_TASK DIRECTIONS_: Omit all pictures. Reproduce exactly the lines from the first line of the records below through the line with "The red blood cells show rouleaux".

** Opening INFORMATION GIVEN block **

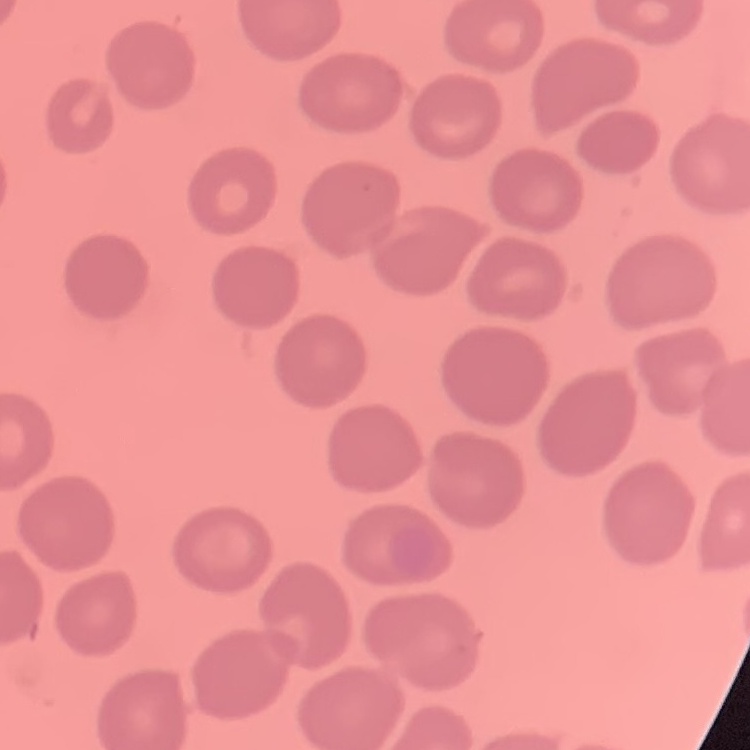
The red blood cells show no rouleaux formation. Stained with either Field's or Giemsa. One tile cut from a larger photomicrograph. Thin peripheral smear.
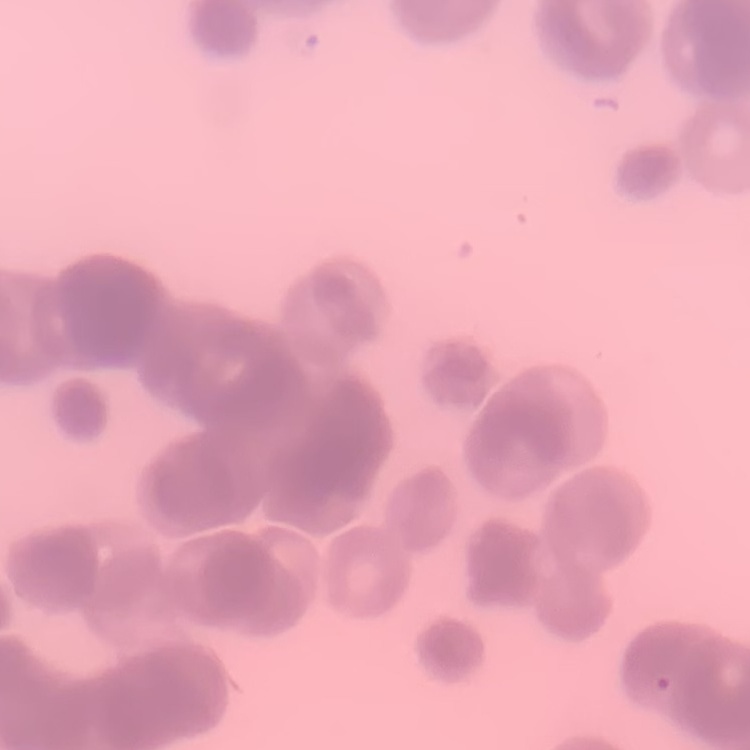
The red blood cells show rouleaux formation. Stained with either Field's or Giemsa. One tile cut from a larger photomicrograph. Thin blood smear.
Locate every Plasmodium falciparum-infected red blood cell.
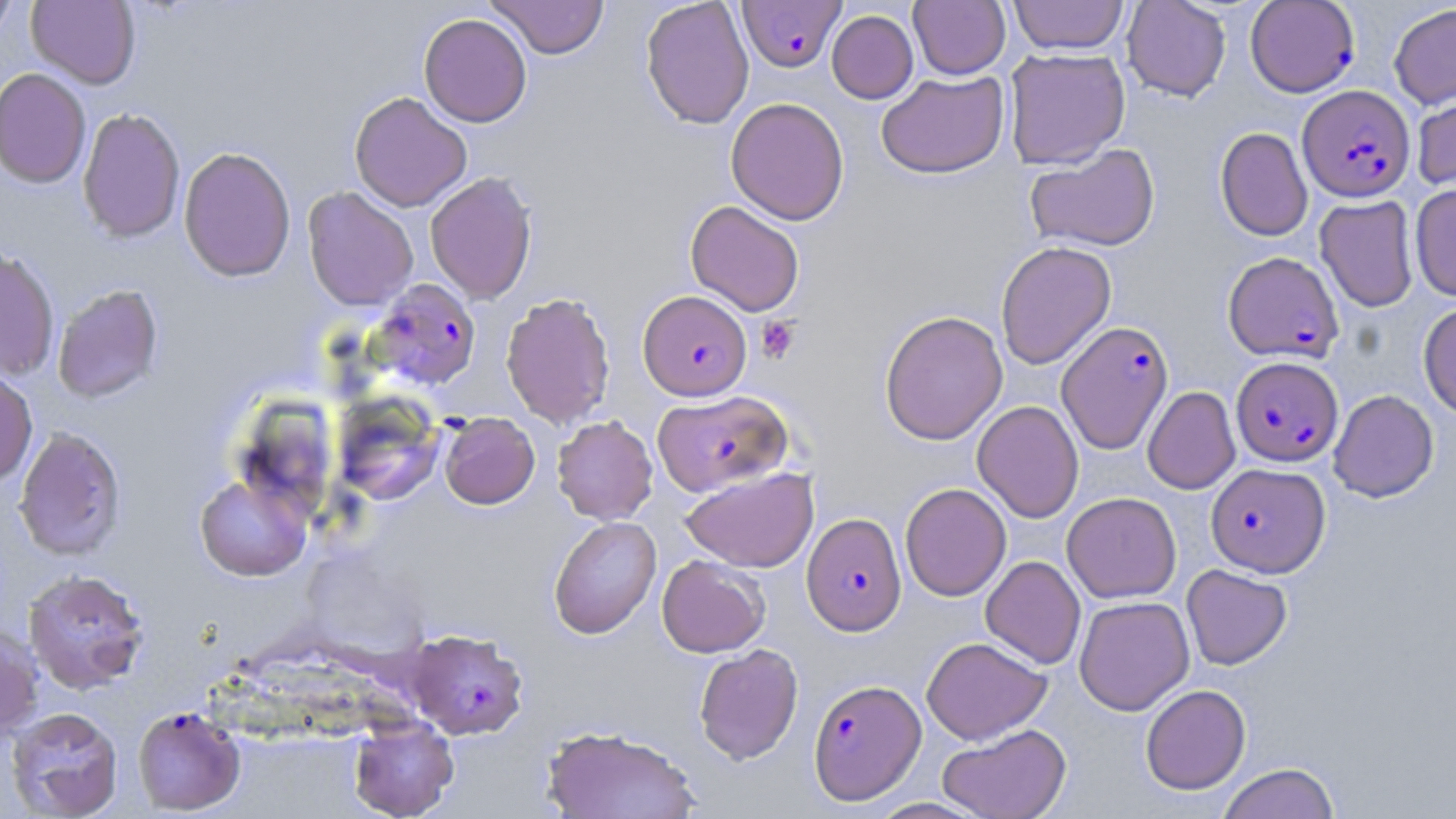

Approximate bounding boxes as [x1, y1, x2, y2] in pixels.
Plasmodium falciparum-infected red blood cells: [738, 1, 846, 72], [1246, 1, 1359, 97], [1298, 84, 1415, 202], [1223, 251, 1343, 363], [369, 278, 482, 391], [638, 290, 752, 400], [1056, 320, 1174, 454], [1231, 356, 1343, 467], [652, 389, 793, 496], [1206, 462, 1330, 577], [802, 512, 906, 635], [405, 629, 528, 740], [808, 678, 926, 804], [132, 706, 245, 815].

Summary:
  - Platelet locations: [756, 316, 801, 363]
  - Uninfected red blood cell locations: [26, 0, 141, 89], [486, 0, 610, 59], [640, 0, 754, 129], [909, 0, 1010, 79], [1009, 0, 1128, 54], [1121, 0, 1231, 102], [0, 1, 19, 45], [1389, 3, 1456, 109], [826, 10, 918, 104], [418, 13, 532, 127], [1004, 48, 1130, 169], [0, 68, 92, 189], [876, 71, 1009, 178], [1412, 83, 1456, 194], [349, 91, 472, 212], [726, 97, 850, 225], [77, 107, 186, 244], [1215, 127, 1312, 242], [1024, 144, 1160, 252], [178, 146, 296, 282], [425, 171, 537, 304], [1410, 185, 1456, 301], [302, 187, 418, 311], [1315, 195, 1419, 312], [685, 200, 805, 316], [995, 241, 1116, 369], [0, 248, 60, 381], [52, 284, 164, 403], [501, 292, 616, 429], [1418, 302, 1456, 418], [879, 310, 1008, 445], [0, 368, 38, 489], [1143, 386, 1240, 494], [1328, 390, 1439, 502], [333, 394, 445, 506], [972, 400, 1084, 523], [439, 412, 540, 509], [552, 415, 658, 525], [14, 426, 127, 561], [681, 467, 818, 573], [195, 471, 313, 582], [900, 482, 1011, 601], [1062, 492, 1181, 603], [548, 516, 662, 639], [657, 554, 770, 657], [981, 556, 1086, 669], [1181, 564, 1292, 670], [23, 569, 150, 694], [1074, 596, 1195, 715], [0, 625, 44, 740], [921, 636, 1051, 744], [694, 643, 804, 764], [1140, 684, 1251, 795], [5, 706, 123, 818], [348, 716, 458, 819], [937, 723, 1071, 819], [542, 725, 699, 819], [1217, 763, 1341, 819], [867, 797, 990, 818]
  - Slide-level diagnosis: Plasmodium falciparum
  - Preparation: thin blood film
  - Stain: May-Grünwald-Giemsa
  - Field of view: single
  - Magnification: 1000x
  - Modality: light microscopy
  - Image size: 1456×819 pixels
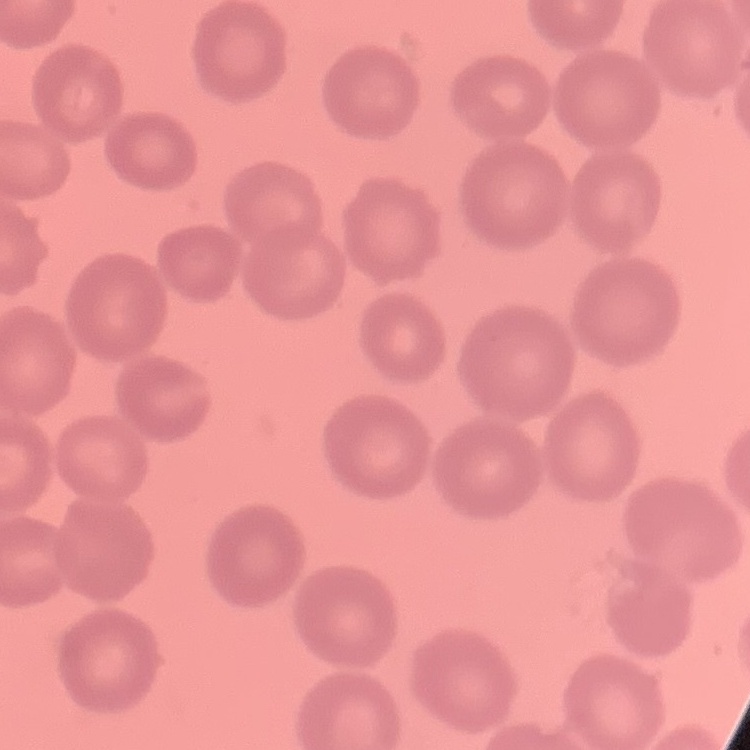
The red blood cells exhibit no rouleaux formation. Field's or Giemsa stain. Square crop of a larger photomicrograph. Thin peripheral smear.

** Closing INFORMATION GIVEN block **

_SOLUTION TO THIS EXERCISE_:
The red blood cells show no rouleaux formation. Stained with either Field's or Giemsa. One tile cut from a larger photomicrograph. Thin peripheral smear.
The red blood cells show rouleaux formation. Stained with either Field's or Giemsa. One tile cut from a larger photomicrograph. Thin blood smear.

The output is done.